The day did not start well, when after only an hour into the journey I started getting stomach cramps. Knowing that there were two more hours to go until we reached our destination I was facing the embarrassment of having to ask the coach to stop for, er, well, shall we call it a pit stop. Luckily the cramps gradually went away!

It took more than three hours to get to Marambi, three hours of very dangerous driving by our coach driver. None of us knew what to expect when we got there. What we experienced will affect every one of us for a very long time indeed.

 

As well as the mass grave, in which 50,000 Tutsis are buried, there are at least a dozen rooms with dead bodies laid out, all cased in lime. The smell was something which will stay with me forever. One room was full of bodies of children and babies. It was at that point I lost control of my emotions. Alice, my cameralady, was extremely upset and tears were rolling down her face as she filmed. I did a piece to camera which was, shall we say, highly emotional. We were then shown a site where French soldiers built a basketball court on top of a mass grave. I cannot tell you how hated the French are in Rwanda. Their soldiers were sent to Marambi and actually protected the killers, who had hacked to death 50,000 Tutsis in 48 hours. It is not overstating it to say they were complicit in the genocide.

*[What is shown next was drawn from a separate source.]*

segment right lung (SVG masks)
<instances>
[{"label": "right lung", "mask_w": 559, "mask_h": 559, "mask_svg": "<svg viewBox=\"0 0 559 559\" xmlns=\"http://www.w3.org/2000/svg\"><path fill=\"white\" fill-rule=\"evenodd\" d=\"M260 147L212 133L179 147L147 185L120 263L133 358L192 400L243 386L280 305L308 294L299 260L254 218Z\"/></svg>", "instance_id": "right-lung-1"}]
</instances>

We then met one of only six survivors of the genocide at Marambi. He had a huge bullethole in his head. Because he had a bullethole the Hutu militias left him for dead. He escaped by walking through the hills to the border with Congo.

I then interviewed Mary Blewitt. She is such an inspirational figure. Her brother was one of the first to be killed in the genocide. She recently received a letter from the government asking her to exhume his body as they wanted to build on his burial site. So yesterday, thirteen years after his death she had to rebury him. The interview was very emotional for both of us.